#### [GOAL OF THE EXERCISE]
Print, exactly as they stand, the lines below from the one that has "area dailygadgetfo Images" to the one that has "Der kleine Drache", inclusive, leaving out the pictures.

#### [RECORD EXCERPTS]
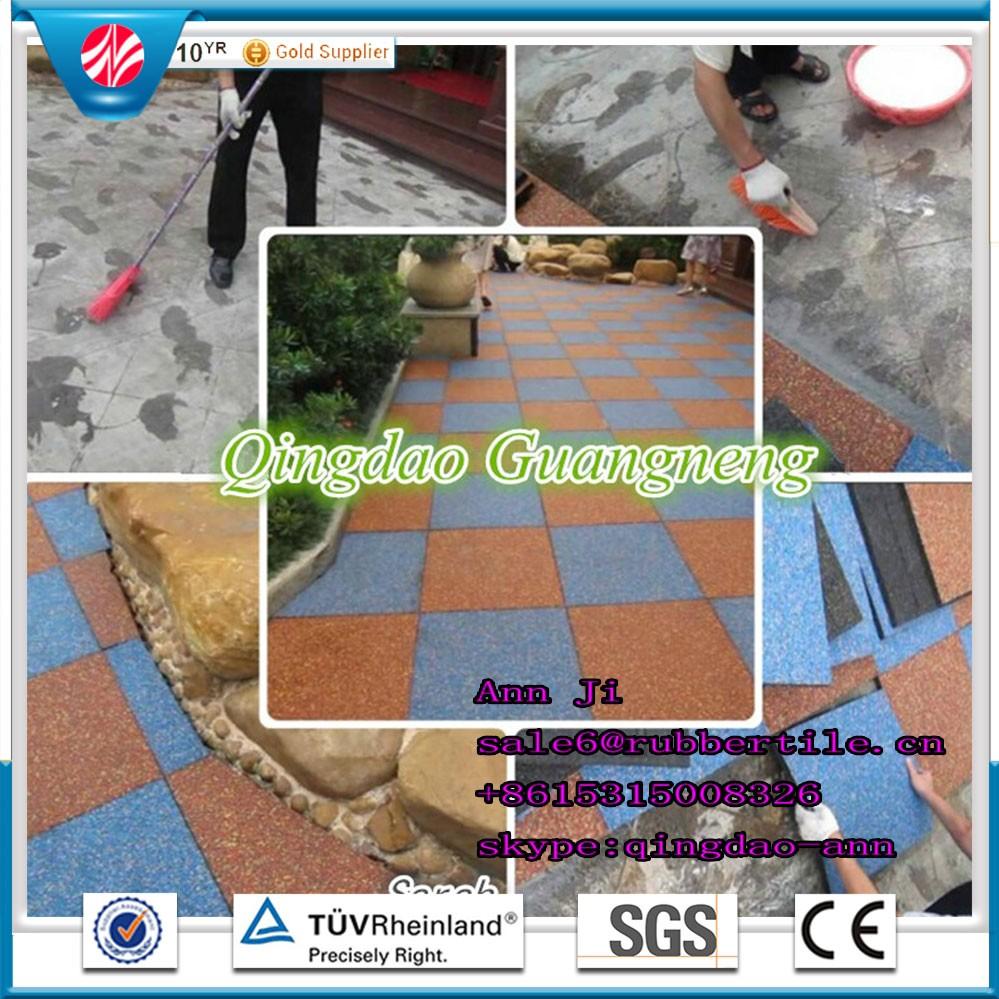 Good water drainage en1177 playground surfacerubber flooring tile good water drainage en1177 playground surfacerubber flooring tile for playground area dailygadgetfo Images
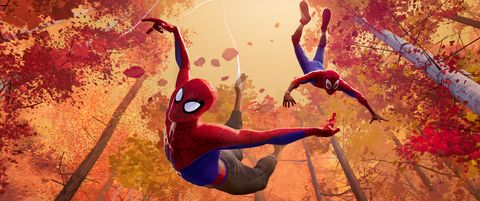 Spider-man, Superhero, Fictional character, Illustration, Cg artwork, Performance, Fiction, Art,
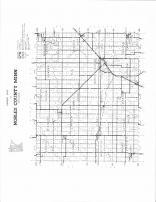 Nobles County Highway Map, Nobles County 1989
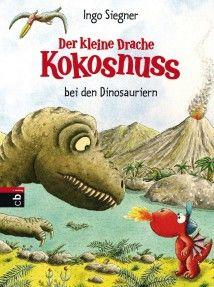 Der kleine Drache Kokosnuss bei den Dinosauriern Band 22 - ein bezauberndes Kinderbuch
==
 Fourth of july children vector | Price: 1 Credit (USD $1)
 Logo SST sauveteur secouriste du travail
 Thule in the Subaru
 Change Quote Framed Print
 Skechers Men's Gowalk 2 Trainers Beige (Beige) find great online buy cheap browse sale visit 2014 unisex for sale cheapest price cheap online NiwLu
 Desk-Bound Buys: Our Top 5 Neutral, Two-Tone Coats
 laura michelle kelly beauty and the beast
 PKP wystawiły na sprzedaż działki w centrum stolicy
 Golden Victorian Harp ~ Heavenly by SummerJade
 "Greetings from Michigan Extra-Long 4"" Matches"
...
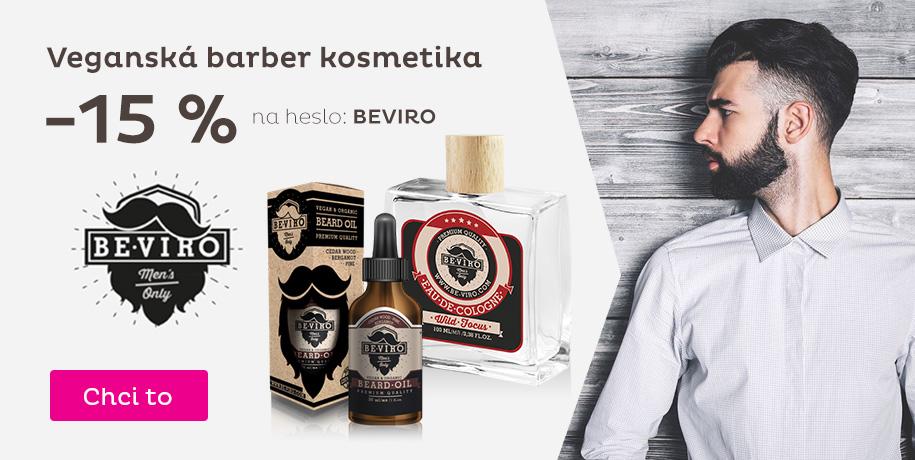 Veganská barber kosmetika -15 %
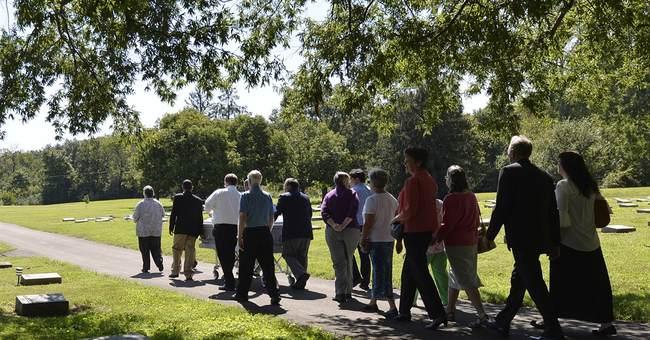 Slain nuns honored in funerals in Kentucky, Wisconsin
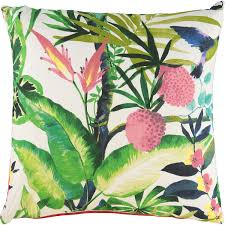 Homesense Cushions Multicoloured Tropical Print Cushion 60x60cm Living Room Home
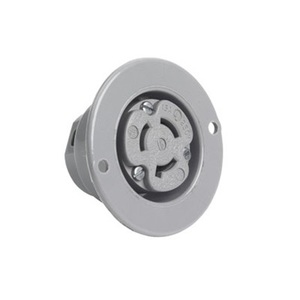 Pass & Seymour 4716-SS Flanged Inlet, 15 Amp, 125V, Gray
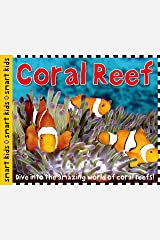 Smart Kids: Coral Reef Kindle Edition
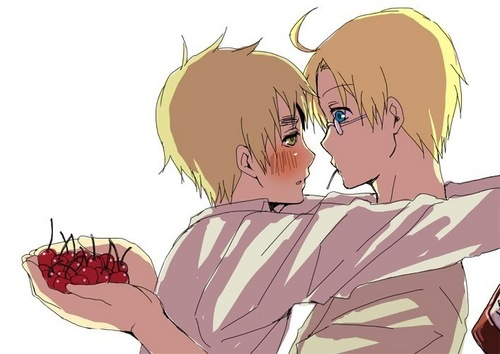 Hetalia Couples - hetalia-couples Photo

#### [ANSWER FOR THIS EXERCISE]
 Good water drainage en1177 playground surfacerubber flooring tile good water drainage en1177 playground surfacerubber flooring tile for playground area dailygadgetfo Images
 Spider-man, Superhero, Fictional character, Illustration, Cg artwork, Performance, Fiction, Art,
 Nobles County Highway Map, Nobles County 1989
 Der kleine Drache Kokosnuss bei den Dinosauriern Band 22 - ein bezauberndes Kinderbuch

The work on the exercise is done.